И на другой год, едва пришла весна, байский аул снова собрался в Ак-Чили. Зима в том году выдалась суровая. Весеннее солнце долго не могло пробить ледяной наст, заковавший всю степь. Когда с первыми же теплыми деньками, зимовавшие у прибрежья аулы стали перекочевывать в степь, зима еще не унималась, и на хребтах увалов, над которыми гулял холодный ветер, все еще темными ноздреватыми пластами лежал снег. Растянувшееся на многие версты байское неторопливое кочевье, едва достигло всю зиму, отдыхавшего джайляу, как вдруг хлынул весенний дождь. Жидкие серые тучки, давно уже несущиеся по небу, быстро сгустились и плотно обложили небо. Ветер утих, и с гулом полил тяжелый ливень. Пришлось поспешно, на ходу ставить юрты. Под проливным дождем вся степь мгновенно превратилась в грязное море, по балкам и оврагам за аулом забурлила талая вода. Но скоро ливень унялся и небо прояснилось. Яркий безветренный день был совсем по-летнему ласков и тепл. Напитавшаяся влагой, разбухшая земля курилась, исходила паром, под теплым солнцем. Едва успел аул раскинуть свои юрты вдоль Ак-Чили, как начали ягниться овцы. Южные склоны увалов и оттаявшие бугры покрылись первой нежной зеленью. Особенно быстро пошла в рост пушистая трава в окрестностях Ак-Чили, и густо разросшиеся побеги туго налились, будто набухшее вымя.
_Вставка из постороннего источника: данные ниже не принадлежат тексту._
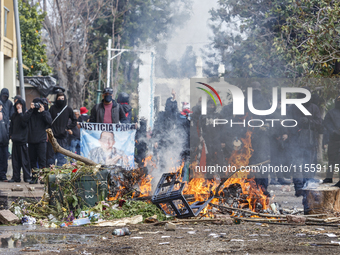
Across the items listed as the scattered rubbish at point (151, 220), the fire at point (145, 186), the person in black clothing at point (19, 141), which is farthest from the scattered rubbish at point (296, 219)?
the person in black clothing at point (19, 141)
В тот год люди не уставали дивиться мурзе. Все лето он ни на шаг не отходил от молодой жены, а когда уезжал куда-нибудь по неотложным делам, то весь изнывал душой по дому. Возвращаясь, еще задолго до аула он нетерпеливо приподнимался на стременах, высматривая среди белых юрт отау[26] Акбалы. А Акбала в тот год была особенно красива и нарядна. Сколько бы девушек и молодых женщин в ярких, пестрых одеждах ни толпилось возле юрт, Акбала все равно выделялась среди всех своим нарядом. Когда она в зеленом камзоле поверх белого платья с оборками, в высоком саукеле в серебряных подвесках, со звонкими чолпами в косах, грациозно ступая, выходила из юрты, даже старый софы, неохочий до женского пола, и тот при виде Акбалы поспешно отворачивал свое тяжелое, заросшее щетиной лицо и бормотал, отплевываясь: «Астафыралла! Эта греховодница кого угодно совратит!»